# EXERCISE AIM
The material below holds pictures, which are to be left out; copy exactly the lines from the one with "Magnificent Prostanthera — Stock Photo" through the one with "Nos chèvres Poitevines".

# EXTRACTED MATERIAL
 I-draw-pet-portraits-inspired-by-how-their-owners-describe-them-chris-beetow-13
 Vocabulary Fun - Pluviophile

* * *

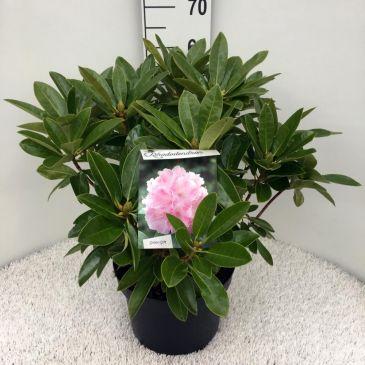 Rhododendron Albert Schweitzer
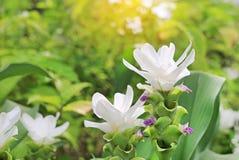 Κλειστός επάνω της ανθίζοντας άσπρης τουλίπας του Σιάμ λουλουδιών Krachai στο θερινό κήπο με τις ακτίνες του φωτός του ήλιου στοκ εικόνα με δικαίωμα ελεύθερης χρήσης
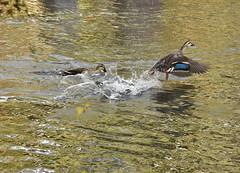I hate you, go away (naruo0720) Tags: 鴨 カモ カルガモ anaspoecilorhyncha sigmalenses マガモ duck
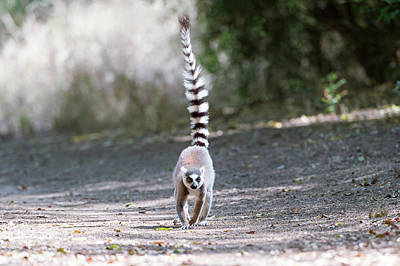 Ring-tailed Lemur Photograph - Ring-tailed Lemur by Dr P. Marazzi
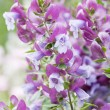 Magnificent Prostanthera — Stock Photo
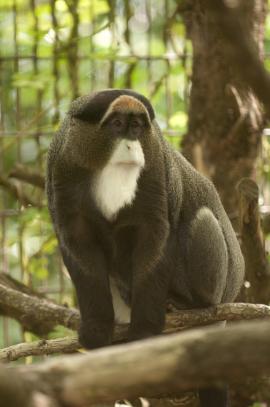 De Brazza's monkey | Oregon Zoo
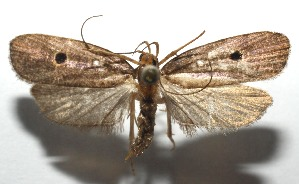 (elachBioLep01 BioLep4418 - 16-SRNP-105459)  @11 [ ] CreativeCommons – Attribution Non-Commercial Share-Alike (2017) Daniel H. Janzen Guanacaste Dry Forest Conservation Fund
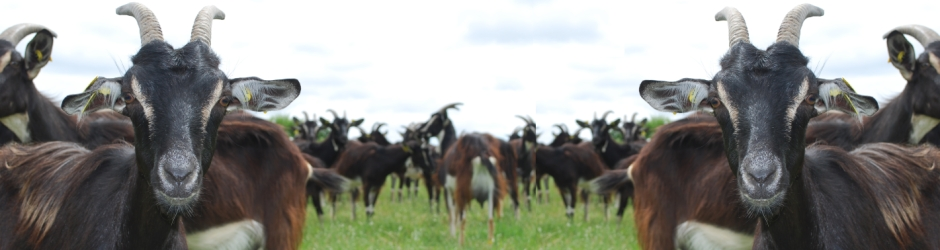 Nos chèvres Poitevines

* * *

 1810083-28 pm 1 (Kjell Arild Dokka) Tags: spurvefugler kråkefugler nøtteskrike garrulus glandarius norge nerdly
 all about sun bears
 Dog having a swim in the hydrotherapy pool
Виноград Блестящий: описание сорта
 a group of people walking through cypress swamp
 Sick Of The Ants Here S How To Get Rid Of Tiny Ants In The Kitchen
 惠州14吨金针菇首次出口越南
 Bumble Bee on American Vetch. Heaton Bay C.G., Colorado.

# WRITTEN RESPONSE
 Magnificent Prostanthera — Stock Photo
 De Brazza's monkey | Oregon Zoo
 (elachBioLep01 BioLep4418 - 16-SRNP-105459)  @11 [ ] CreativeCommons – Attribution Non-Commercial Share-Alike (2017) Daniel H. Janzen Guanacaste Dry Forest Conservation Fund
 Nos chèvres Poitevines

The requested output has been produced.